Efficient editing of the VACV TK region by gRNA-guided Cas9

Previously, we have shown that homologous recombination of VACV can be efficiently mediated by gRNA-guided Cas9 in the N1L and A46R regions.[36] To gain highly efficient HR in making TK-mutant VACV using the TK region repair donor vector pTK Loxp-RFP, we designed gRNAs targeting the TK gene and constructed three gRNA vectors targeting this region (Figure 1b) (designated as TKgRNA1, TKgRNA2, and TKgRNA3 hereafter). We observed successful HR events using all three gRNA-guided Cas9, with rates for TKgRNA1, TKgRNA2, and TKgRNA3 being 93, 94, and 67%, respectively (Supplementary Figure S1 and Supplementary Table S1). The time to complete the whole process of obtaining pure mutant VACV is approximately 10–12 days. The resulting mutant VACV was designated vTK-Loxp-RFP (Supplementary Table S2).

RFP is excisable in VTK-Loxp-RFP using Cre recombinase

To remove the RFP selection marker from the resulting TK-deleted VACV vector, we employed the Cre-LoxP system (Figure 1a; Figure 2a). RFP was removed in about 10% of plaques after vTK-Loxp-RFP infection of CV-1 cells expressing Cre recombinase (Figure 2b). The RFP-negative plaques were purified until the RFP-positive plaques were completely diluted out upon a few rounds of infection of CV-1 cells by RFP-negative purification. The deletion of RFP in the final mutant VACV vector was also confirmed by polymerase chain reaction (PCR) (Figure 2c). The resulting mutant VACV was designated vTK-RFPnull (Supplementary Table S2).

Figure 2

The RFP selection marker in modified VACV is excisable by Cre recombinase. (a) Schematics of Cre targeting Loxp sites spanning RFP in VACV before and after RFP is removed by Cre. (b) Images of plaques of TK-LoxP-RFP “in” (lower panel) or “not in” (upper panel) presence of Cre expression. Pure plaques of TK-LoxP-RFP were used to infect CV-1 cells with or without Cre expression.
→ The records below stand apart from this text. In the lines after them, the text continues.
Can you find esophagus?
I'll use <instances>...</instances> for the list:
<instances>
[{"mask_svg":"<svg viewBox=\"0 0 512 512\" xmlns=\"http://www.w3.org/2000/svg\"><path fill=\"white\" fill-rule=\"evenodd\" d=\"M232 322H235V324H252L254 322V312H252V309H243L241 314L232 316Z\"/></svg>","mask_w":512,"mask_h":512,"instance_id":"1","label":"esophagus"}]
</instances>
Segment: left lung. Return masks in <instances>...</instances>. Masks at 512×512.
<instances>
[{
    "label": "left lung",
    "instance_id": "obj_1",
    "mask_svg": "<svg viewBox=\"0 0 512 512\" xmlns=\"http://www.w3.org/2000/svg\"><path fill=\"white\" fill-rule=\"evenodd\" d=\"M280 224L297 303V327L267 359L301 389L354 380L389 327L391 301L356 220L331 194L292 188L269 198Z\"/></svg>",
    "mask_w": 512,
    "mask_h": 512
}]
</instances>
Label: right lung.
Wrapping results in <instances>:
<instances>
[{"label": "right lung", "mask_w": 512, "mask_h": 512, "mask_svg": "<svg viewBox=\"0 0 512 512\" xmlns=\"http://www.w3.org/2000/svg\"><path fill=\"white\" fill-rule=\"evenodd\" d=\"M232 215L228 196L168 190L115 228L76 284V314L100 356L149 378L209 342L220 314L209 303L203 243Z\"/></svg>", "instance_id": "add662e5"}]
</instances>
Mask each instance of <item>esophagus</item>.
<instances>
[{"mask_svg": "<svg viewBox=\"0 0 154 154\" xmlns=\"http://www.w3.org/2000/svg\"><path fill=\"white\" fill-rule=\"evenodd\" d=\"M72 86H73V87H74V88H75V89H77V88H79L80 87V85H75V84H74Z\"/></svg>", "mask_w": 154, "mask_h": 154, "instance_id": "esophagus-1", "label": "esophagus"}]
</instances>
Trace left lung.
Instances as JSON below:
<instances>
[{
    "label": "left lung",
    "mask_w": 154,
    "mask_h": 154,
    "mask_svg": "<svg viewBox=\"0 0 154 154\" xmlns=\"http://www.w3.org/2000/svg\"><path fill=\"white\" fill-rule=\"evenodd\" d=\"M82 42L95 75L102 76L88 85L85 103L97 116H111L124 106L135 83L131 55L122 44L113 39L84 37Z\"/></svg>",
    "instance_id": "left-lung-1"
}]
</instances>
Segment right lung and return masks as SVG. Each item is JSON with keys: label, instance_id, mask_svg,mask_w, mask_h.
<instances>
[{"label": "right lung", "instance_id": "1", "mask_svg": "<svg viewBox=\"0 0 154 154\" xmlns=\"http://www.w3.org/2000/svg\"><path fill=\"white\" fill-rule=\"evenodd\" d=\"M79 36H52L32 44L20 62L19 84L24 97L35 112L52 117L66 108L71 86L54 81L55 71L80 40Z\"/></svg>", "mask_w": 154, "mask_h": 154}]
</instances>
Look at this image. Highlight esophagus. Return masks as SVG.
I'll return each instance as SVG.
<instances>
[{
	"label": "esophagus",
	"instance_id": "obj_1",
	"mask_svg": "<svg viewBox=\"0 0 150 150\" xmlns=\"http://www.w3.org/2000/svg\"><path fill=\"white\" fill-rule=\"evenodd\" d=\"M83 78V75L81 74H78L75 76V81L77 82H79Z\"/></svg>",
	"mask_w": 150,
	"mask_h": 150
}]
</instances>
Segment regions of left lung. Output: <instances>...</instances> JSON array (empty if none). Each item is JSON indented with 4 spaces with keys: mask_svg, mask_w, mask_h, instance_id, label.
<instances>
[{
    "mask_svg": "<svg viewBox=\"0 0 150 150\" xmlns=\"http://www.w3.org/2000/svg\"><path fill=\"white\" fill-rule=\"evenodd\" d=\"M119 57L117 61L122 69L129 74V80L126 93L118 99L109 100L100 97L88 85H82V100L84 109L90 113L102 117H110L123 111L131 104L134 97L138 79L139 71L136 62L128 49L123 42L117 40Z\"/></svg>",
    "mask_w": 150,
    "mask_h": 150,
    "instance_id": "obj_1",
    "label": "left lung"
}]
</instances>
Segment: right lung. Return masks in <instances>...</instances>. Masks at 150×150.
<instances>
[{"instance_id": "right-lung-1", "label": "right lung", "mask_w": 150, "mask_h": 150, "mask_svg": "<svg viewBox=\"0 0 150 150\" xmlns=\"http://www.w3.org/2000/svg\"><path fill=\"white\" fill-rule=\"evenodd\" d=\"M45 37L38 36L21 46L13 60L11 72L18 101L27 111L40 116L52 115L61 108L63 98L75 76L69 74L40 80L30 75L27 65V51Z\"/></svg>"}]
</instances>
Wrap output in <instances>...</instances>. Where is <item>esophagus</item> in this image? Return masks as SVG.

The RFP-negative plaque (indicated with p) was picked up and purified further. (c) RFP gene deletion was verified by PCR in pure mutant VACV obtained from vTK LoxP-RFP virus after RFP was excised by Cre in CV-1 cells. A46R gene amplification was used as a DNA control. Ctr is the control sample from the TK-LoxP-RFP virus, Cre is the sample from a pure plaque after RFP was removed by Cre from the TK-LoxP-RFP virus. RFP, red fluorescent protein; TK, thymidine kinase; VACV, vaccinia virus.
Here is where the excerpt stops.